= Mandatory disclaimer =

Mandatory disclaimers are government-mandated messages that describe what a product is not or does not do that sellers must include in their advertising.

In the United States, mandatory messages first appeared after the passage of the Federal Caustic Poisons Act (FCPA) of 1927, a law that ordered sellers of poisons to provide warning labels on their bottles. Prior to the passage of the FCPA, some sellers would use unusually shaped or colored bottles to signify the presence of a dangerous substance. After the Act, manufacturers mostly used plain bottles and displayed warning labels on them.

The agency responsible for enforcing the regulations of the FCPA was the Food and Drug Administration (FDA). Today, the FDA is the main body responsible for mandating disclaimers in the United States. Mandatory disclaimers are still used widely in the U.S.

The imposition of mandatory disclaimers is an exception to the First Amendment that was allowed by the Supreme Court of the United States in Valentine v. Christensen (1942). The exception to the First Amendment applies to commercial speech, which the Court defined as speech that “proposes a commercial transaction.”

Later cases have attempted to limit the extent of the “commercial speech" restriction on free speech, such as Virginia State Board of Pharmacy v. Virginia Citizens Consumer Council (1976) and Florida Bar v. Went For It (1995).

Voluntary disclaimers, however, have been used since the beginning of advertising. They lead to more persuasive advertising, and they provide useful information to consumers. Experimental studies suggest that mandatory disclaimers do not help buyers and may lead them to make inferior decisions.

# DATA EXCERPTS:

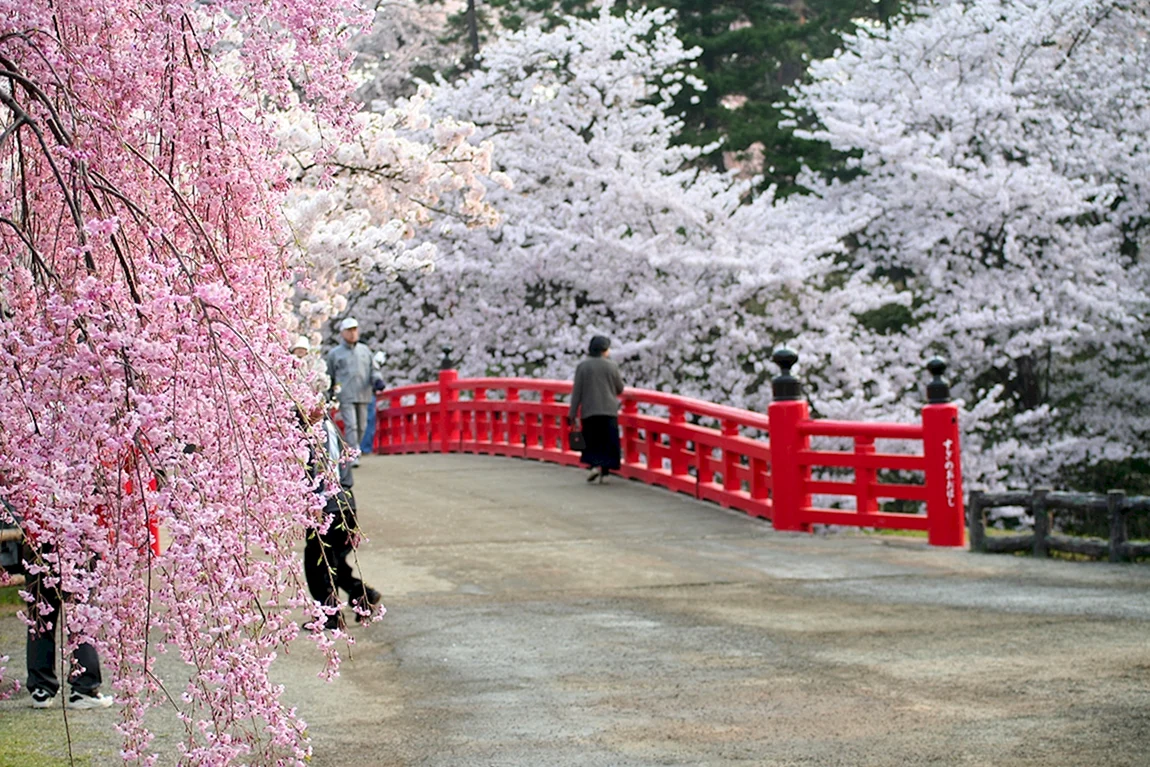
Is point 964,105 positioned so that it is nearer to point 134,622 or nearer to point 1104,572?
point 1104,572

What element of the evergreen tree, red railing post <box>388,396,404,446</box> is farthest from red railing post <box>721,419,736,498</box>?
the evergreen tree

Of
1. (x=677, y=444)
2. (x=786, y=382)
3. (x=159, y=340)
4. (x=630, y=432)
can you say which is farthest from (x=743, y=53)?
(x=159, y=340)

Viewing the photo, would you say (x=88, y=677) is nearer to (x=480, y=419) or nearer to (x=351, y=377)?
(x=351, y=377)

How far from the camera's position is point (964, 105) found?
66.8ft

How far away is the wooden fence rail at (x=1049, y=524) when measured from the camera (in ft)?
34.2

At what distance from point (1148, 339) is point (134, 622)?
1824cm

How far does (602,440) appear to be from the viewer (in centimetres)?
1546

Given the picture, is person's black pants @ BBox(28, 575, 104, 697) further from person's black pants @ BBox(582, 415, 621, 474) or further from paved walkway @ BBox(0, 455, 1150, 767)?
person's black pants @ BBox(582, 415, 621, 474)

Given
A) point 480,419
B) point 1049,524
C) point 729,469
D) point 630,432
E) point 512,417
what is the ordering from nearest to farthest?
1. point 1049,524
2. point 729,469
3. point 630,432
4. point 512,417
5. point 480,419

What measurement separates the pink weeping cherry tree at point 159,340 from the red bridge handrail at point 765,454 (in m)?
8.10

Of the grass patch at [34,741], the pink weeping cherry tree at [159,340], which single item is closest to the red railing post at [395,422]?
the grass patch at [34,741]

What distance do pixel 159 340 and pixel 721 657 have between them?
4676 millimetres

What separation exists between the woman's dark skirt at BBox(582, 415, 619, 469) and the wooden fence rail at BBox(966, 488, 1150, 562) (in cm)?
474

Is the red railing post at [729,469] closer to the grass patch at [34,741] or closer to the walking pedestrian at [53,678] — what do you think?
the walking pedestrian at [53,678]
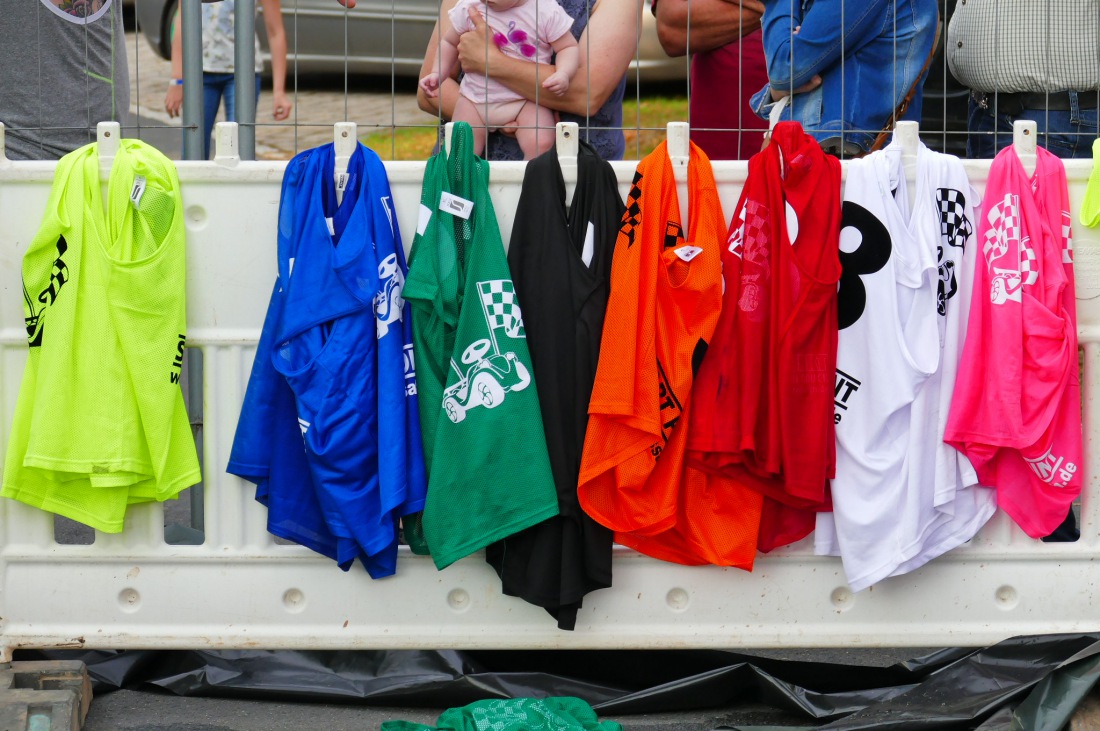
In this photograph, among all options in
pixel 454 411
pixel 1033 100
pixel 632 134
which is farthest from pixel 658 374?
pixel 632 134

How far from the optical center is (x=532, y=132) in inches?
179

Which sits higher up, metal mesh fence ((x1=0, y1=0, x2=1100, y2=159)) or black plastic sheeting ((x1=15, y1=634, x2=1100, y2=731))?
metal mesh fence ((x1=0, y1=0, x2=1100, y2=159))

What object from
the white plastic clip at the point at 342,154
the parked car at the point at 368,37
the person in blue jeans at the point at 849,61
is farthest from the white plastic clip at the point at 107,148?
the person in blue jeans at the point at 849,61

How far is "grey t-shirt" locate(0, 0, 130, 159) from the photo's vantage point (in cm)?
468

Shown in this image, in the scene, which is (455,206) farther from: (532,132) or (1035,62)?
(1035,62)

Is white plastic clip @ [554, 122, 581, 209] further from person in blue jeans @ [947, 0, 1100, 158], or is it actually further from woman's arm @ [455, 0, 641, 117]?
person in blue jeans @ [947, 0, 1100, 158]

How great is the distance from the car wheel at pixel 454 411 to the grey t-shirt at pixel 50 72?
6.32ft

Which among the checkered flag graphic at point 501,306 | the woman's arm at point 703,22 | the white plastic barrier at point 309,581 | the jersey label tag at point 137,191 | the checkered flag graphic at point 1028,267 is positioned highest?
the woman's arm at point 703,22

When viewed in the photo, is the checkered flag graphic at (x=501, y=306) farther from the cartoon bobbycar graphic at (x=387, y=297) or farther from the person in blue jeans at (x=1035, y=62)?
the person in blue jeans at (x=1035, y=62)

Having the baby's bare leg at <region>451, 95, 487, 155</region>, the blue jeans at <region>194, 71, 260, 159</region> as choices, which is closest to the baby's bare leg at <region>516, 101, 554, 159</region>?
the baby's bare leg at <region>451, 95, 487, 155</region>

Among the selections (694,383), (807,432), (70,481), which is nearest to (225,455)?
(70,481)

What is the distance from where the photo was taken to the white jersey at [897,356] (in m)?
3.56

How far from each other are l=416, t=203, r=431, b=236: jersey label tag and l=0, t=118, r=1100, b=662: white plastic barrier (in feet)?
0.38

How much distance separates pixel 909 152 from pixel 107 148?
232cm
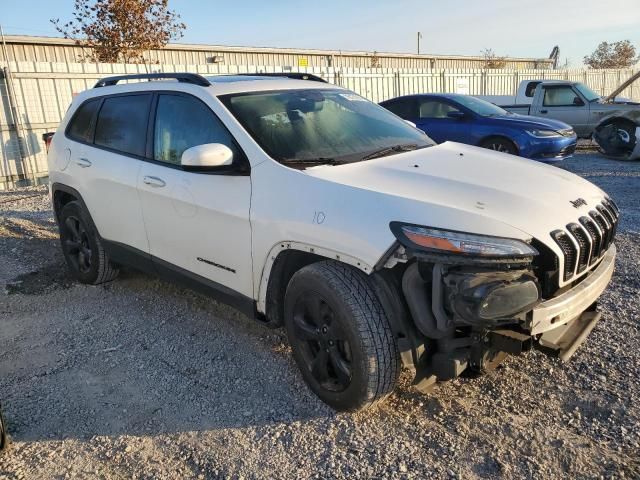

# EXERCISE BRIEF:
In the mandatory disclaimers text, transcribe the stretch from "Mandatory disclaimers are government-mandated" through "in the U.S.". Work only from the text on mandatory disclaimers.

# PROBLEM SOLUTION:
Mandatory disclaimers are government-mandated messages that describe what a product is not or does not do that sellers must include in their advertising.

In the United States, mandatory messages first appeared after the passage of the Federal Caustic Poisons Act (FCPA) of 1927, a law that ordered sellers of poisons to provide warning labels on their bottles. Prior to the passage of the FCPA, some sellers would use unusually shaped or colored bottles to signify the presence of a dangerous substance. After the Act, manufacturers mostly used plain bottles and displayed warning labels on them.

The agency responsible for enforcing the regulations of the FCPA was the Food and Drug Administration (FDA). Today, the FDA is the main body responsible for mandating disclaimers in the United States. Mandatory disclaimers are still used widely in the U.S.